While such a proposal would be welcome news to the countries with which we compete in the globalized marketplace, its implications would be worrisome for American workers – particularly for those at the lowest income levels. Empirical economic studies estimate that labor bears “between 50 percent and 100 percent of the burden of the corporate income tax, with 70 percent or higher the most likely outcome.” And as Harvard Business School professor Mihir A. Desai put it prior to the achievement of a globally competitive rate: “high corporate taxes divert capital away from the U.S. corporate sector and toward noncorporate uses and other countries. They therefore limit investments that would raise the productivity of American workers and would increase real wages… its burden falls most heavily on workers.”

Scores of meaningful economic wins that followed the reduced U.S. federal corporate rate demonstrate precisely why it had long been a bipartisan priority. They demonstrate precisely why leaders that span the ideological spectrum, including Democratic icons like President Obama and Speaker Nancy Pelosi noted the need for a corporate tax code that reflects, rather than restricts, the competitiveness of the American economy and the hardworking people who power it. Those leaders were proven correct as our country’s corporate rate fueled the longest economic expansion in history. It helped create a climate in which the unemployment rate consistently remained below 4 percent, the economy created more than 100,000 private sector jobs per month, and nominal wage growth either hovered at or eclipsed 3 percent growth for nearly two straight years.

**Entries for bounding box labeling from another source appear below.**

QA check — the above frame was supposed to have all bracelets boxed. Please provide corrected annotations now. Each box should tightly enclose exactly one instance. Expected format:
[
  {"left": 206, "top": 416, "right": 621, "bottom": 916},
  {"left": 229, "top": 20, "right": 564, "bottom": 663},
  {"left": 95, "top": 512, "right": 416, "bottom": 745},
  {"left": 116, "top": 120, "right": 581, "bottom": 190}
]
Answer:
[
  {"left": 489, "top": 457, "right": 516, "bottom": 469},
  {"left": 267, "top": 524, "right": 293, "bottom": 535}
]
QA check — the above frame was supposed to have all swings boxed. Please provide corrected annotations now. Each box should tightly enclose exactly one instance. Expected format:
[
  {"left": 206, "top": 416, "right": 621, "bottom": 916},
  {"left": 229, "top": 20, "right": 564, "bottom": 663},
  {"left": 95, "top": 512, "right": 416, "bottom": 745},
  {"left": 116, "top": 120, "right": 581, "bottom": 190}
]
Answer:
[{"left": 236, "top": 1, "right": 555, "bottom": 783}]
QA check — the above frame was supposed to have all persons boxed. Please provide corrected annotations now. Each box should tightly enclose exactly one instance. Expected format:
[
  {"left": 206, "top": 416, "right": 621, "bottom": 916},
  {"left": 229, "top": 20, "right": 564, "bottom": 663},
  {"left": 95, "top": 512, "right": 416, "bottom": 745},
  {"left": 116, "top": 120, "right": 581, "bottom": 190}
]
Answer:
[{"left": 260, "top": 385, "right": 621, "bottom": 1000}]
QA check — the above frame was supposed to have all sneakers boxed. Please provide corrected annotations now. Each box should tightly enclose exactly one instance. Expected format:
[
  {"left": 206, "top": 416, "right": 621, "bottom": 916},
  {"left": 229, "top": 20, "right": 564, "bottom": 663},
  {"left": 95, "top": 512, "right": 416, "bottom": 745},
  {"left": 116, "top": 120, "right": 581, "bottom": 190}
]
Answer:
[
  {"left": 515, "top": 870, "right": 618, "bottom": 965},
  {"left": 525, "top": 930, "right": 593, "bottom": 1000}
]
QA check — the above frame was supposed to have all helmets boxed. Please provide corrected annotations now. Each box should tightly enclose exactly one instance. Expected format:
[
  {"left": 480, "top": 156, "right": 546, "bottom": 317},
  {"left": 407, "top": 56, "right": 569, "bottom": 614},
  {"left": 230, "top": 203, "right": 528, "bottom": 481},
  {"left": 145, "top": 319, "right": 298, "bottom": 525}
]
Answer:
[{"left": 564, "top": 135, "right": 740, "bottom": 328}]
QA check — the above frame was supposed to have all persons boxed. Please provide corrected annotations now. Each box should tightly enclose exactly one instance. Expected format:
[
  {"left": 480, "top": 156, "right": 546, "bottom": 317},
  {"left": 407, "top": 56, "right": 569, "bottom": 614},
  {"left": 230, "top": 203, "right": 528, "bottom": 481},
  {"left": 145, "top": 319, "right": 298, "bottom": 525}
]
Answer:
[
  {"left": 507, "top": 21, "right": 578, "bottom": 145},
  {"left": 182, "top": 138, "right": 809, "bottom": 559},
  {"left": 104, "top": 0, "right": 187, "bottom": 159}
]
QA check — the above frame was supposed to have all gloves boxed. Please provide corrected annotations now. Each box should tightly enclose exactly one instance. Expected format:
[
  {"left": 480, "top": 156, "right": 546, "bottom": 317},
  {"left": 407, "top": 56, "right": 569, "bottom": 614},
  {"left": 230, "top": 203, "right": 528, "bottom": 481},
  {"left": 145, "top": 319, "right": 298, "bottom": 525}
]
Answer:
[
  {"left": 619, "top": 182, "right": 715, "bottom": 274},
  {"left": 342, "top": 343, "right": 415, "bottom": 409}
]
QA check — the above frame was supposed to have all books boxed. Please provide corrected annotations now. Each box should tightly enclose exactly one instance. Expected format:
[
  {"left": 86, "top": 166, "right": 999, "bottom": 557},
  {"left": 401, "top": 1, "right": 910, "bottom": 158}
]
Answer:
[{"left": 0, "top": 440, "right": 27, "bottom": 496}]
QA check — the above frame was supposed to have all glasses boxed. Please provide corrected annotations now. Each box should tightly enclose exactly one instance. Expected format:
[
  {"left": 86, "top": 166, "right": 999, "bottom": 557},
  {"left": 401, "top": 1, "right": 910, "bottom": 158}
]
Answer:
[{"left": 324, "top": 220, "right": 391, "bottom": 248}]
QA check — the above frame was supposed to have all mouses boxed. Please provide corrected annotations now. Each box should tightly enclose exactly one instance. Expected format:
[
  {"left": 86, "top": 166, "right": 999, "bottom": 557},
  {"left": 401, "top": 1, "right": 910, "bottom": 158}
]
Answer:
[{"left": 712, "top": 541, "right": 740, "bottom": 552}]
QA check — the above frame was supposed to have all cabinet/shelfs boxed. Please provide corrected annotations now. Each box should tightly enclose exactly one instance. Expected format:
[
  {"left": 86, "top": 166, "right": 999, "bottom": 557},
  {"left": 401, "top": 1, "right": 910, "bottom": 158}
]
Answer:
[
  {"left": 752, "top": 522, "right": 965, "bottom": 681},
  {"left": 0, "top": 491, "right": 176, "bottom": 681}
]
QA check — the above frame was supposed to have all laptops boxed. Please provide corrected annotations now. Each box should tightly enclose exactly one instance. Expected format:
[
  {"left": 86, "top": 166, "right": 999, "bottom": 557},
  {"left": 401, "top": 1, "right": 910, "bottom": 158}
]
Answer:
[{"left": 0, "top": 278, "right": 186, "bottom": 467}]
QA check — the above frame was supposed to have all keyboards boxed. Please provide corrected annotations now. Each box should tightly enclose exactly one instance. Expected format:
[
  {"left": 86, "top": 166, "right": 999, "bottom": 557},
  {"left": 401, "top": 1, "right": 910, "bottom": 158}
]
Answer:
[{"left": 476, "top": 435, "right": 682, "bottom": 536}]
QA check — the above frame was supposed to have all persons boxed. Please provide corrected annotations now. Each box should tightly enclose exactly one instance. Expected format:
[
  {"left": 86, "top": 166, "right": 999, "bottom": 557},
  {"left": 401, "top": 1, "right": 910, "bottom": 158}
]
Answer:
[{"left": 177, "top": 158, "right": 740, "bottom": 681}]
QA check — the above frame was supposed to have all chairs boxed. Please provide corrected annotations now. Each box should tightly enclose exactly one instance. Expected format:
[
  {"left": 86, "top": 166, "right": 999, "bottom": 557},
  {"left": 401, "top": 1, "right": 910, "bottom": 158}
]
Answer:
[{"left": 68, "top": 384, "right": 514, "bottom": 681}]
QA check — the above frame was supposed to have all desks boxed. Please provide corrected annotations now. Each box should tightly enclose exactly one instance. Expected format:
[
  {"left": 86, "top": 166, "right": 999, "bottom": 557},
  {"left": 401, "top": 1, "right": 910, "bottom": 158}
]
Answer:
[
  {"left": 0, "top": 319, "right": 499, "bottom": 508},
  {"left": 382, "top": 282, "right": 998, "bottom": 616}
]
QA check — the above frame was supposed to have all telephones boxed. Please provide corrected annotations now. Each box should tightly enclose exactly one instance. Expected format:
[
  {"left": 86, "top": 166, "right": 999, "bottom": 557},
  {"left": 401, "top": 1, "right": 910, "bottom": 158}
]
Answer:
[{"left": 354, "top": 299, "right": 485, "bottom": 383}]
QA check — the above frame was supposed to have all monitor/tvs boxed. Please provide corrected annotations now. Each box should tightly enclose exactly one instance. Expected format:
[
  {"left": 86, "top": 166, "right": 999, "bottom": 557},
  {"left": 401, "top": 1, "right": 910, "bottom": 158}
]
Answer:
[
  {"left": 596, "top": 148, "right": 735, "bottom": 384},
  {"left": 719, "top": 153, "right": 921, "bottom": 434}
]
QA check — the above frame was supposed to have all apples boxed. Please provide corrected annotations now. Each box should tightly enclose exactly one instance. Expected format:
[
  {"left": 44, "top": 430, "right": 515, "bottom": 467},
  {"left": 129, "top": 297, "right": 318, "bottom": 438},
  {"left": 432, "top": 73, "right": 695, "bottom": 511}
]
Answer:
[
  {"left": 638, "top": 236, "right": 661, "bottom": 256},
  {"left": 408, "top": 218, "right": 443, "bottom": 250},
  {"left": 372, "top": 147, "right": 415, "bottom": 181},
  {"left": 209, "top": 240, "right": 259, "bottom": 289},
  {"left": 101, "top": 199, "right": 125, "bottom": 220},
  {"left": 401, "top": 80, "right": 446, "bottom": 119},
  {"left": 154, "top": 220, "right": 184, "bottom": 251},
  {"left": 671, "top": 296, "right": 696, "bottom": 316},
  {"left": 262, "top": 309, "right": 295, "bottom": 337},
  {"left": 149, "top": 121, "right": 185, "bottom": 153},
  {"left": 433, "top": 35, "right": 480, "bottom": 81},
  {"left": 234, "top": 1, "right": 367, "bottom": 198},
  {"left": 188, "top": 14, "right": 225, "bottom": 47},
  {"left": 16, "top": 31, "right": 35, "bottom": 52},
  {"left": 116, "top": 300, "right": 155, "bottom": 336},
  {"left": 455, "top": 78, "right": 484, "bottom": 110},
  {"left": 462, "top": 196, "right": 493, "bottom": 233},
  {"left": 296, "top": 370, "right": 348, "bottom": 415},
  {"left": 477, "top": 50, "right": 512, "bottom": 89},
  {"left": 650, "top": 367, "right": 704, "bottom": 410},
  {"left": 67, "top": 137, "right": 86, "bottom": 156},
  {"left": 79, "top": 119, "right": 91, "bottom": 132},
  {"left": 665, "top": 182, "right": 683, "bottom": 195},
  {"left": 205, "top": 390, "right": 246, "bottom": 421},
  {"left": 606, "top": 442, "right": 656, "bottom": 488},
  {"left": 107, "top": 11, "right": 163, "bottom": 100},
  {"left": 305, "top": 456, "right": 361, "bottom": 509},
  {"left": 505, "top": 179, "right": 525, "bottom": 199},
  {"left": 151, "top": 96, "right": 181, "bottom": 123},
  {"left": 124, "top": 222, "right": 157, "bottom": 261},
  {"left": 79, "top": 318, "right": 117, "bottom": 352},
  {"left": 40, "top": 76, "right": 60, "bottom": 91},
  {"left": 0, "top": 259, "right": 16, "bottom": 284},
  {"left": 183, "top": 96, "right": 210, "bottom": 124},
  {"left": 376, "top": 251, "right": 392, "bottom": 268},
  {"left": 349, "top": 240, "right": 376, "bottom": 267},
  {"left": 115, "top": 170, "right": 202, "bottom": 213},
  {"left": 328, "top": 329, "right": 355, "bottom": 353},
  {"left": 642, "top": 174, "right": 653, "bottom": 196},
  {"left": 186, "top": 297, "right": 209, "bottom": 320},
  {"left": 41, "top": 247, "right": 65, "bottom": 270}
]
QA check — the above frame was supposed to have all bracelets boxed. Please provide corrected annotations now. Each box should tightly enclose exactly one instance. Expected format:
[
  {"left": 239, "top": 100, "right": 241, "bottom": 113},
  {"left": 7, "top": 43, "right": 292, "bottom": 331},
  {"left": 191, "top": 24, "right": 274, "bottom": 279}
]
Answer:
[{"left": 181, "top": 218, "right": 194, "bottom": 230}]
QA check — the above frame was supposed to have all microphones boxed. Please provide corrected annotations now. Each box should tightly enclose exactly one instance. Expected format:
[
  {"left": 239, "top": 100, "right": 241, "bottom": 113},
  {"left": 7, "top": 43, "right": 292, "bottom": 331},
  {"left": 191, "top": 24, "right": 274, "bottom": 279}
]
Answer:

Our country’s pre-pandemic economy certainly wasn’t perfect, and significant work still remains to promote greater equality, diversity and inclusion. Yet, as the world begins to regain its footing and recover from this COVID-induced downturn, policymakers in Washington should keep in mind the blueprint that built a remarkably robust economy – the cornerstone of which was a globally competitive corporate tax rate. A competitive corporate rate and balanced tax policies which allow our companies to compete and grow — combined with necessary investments in infrastructure, healthcare, working families and rural communities — will help my friend and former Senate colleague, President Biden, Build Back Better for all Americans.

Let’s join together to eliminate wasteful loopholes rather than jobs. In addition, let’s work to strengthen the enforcement of existing tax laws rather than weaken a tax code that empowers U.S. businesses of all sizes to grow. And let’s maintain our globally competitive rate to help reignite our economy, create new opportunities for our country’s workers, and keep investment right here in America at a time when all three of these pillars of prosperity are needed the most.

Blanche Lincoln, a former U.S. Senator from Arkansas, is the founder of the Lincoln Policy Group and works as an advisor for the RATE Coalition.